:: Source text
On the Road Visions of America Quotes

How we cite our quotes: Citations follow this format: (Part.Chapter.Paragraph)

Quote #10

South Main Street, where Terry and I took strolls with hot dogs, was a fantastic carnival of lights and wildness. Booted cops frisked people on practically every corner. The beatest characters in the country swarmed on the sidewalks - all of it under those soft Southern California stars that are lost in the brown halo of the huge desert encampment LA really is. You could smell tea, weed, I mean marijuana, floating in the air, together with the chili beans and beer. That grand wild sound of bop floated from beer parlors; it mixed medleys with every kind of cowboy and boogie-woogie in the American night. Everybody looked like Hassel. Wild Negroes with bop caps and goatees came laughing by; then long-haired brokendown hipsters straight off Route 66 from New York; then old desert rats, carrying packs and heading for a park bench at the Plaza; then Methodist ministers with raveled sleeves, and an occasional Nature Boy saint in beard and sandals. I wanted to meet them all, talk to everybody, but Terry and I were too busy trying to get a buck together. (I.13.2)

Sal examines not only the physical surroundings as he travels, but the people, seeking to define America by what he sees in its inhabitants: the jazz, the drugs, the poverty, and the raggedness.
::::
## Problem 1:
Please answer these from the On the Road quote page:
(a) What format do the page's citations follow?
(b) On which street did Terry and the narrator take strolls with hot dogs?
(c) According to the note after the quote, what four things does Sal see in America's inhabitants?
## Problem 2:
Repeat a passage from the On the Road quote page word for word. Begin at the words "Sal examines not" and stop after "and the raggedness.".
:: The data
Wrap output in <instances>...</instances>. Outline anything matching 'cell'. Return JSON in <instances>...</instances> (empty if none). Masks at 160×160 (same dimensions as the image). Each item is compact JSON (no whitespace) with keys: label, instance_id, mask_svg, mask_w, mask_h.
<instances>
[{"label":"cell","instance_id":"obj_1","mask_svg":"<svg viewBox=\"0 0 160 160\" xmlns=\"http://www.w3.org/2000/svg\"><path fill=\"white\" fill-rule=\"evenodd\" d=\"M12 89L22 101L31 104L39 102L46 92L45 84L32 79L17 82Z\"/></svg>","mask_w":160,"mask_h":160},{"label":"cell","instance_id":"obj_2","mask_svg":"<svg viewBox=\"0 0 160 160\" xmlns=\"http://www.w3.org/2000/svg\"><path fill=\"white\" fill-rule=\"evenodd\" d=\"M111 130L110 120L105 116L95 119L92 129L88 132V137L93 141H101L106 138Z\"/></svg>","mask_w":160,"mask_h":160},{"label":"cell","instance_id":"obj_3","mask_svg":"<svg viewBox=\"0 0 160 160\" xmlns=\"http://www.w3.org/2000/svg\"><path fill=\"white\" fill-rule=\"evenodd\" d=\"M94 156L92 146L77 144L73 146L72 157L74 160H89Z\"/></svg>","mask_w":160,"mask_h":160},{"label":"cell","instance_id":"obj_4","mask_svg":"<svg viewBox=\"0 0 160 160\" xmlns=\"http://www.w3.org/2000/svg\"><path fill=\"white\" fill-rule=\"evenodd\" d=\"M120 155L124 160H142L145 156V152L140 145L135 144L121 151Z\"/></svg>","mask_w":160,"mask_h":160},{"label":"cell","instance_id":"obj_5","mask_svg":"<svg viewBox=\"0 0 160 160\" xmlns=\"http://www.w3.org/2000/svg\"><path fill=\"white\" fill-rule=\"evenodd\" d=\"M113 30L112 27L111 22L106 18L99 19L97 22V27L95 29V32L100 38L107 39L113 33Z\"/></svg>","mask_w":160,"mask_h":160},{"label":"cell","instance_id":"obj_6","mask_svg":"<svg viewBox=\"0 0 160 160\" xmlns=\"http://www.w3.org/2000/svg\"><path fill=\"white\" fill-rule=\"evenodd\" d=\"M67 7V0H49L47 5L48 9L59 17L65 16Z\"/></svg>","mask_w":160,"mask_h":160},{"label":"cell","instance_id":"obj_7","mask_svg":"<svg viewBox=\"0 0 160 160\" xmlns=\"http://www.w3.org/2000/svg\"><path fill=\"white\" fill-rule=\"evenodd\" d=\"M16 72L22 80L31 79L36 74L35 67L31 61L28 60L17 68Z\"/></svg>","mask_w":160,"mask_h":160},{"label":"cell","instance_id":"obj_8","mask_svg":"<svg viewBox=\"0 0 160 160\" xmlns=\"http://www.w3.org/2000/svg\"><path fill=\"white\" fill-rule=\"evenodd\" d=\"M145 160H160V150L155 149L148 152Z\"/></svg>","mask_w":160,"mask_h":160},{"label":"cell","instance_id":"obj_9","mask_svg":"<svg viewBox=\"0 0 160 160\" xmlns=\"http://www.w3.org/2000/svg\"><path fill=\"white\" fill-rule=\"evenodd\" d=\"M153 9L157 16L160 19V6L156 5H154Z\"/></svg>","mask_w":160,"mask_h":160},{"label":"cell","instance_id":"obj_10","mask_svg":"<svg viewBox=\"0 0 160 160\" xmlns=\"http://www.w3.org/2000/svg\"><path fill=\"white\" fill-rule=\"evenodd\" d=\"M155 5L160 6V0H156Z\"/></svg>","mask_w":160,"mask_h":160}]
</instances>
::::
## Answer space 1:
(a) (Part.Chapter.Paragraph)
(b) South Main Street
(c) The jazz, the drugs, the poverty, and the raggedness

## Answer space 2:
Sal examines not only the physical surroundings as he travels, but the people, seeking to define America by what he sees in its inhabitants: the jazz, the drugs, the poverty, and the raggedness.